- **THE PROBLEM**: Set down, without alteration, the lines from the one that contains "body_size: 267" through the final line of the material below.

- **DATA EXCERPTS**:

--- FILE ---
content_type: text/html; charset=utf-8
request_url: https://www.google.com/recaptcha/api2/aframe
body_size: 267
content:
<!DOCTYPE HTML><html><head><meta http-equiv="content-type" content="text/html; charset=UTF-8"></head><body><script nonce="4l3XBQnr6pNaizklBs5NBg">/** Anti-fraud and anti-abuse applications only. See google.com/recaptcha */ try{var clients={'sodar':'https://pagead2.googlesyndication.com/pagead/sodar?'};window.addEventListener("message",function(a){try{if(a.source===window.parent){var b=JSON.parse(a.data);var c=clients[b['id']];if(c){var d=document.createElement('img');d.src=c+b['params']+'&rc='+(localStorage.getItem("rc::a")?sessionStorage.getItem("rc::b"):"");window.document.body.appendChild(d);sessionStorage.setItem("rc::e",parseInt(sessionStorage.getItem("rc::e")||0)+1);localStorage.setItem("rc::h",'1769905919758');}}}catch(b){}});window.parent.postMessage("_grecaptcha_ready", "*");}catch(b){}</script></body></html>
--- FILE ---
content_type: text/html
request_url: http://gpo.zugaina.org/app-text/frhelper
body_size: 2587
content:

- **REPLY**:
body_size: 267
content:
<!DOCTYPE HTML><html><head><meta http-equiv="content-type" content="text/html; charset=UTF-8"></head><body><script nonce="4l3XBQnr6pNaizklBs5NBg">/** Anti-fraud and anti-abuse applications only. See google.com/recaptcha */ try{var clients={'sodar':'https://pagead2.googlesyndication.com/pagead/sodar?'};window.addEventListener("message",function(a){try{if(a.source===window.parent){var b=JSON.parse(a.data);var c=clients[b['id']];if(c){var d=document.createElement('img');d.src=c+b['params']+'&rc='+(localStorage.getItem("rc::a")?sessionStorage.getItem("rc::b"):"");window.document.body.appendChild(d);sessionStorage.setItem("rc::e",parseInt(sessionStorage.getItem("rc::e")||0)+1);localStorage.setItem("rc::h",'1769905919758');}}}catch(b){}});window.parent.postMessage("_grecaptcha_ready", "*");}catch(b){}</script></body></html>
--- FILE ---
content_type: text/html
request_url: http://gpo.zugaina.org/app-text/frhelper
body_size: 2587
content:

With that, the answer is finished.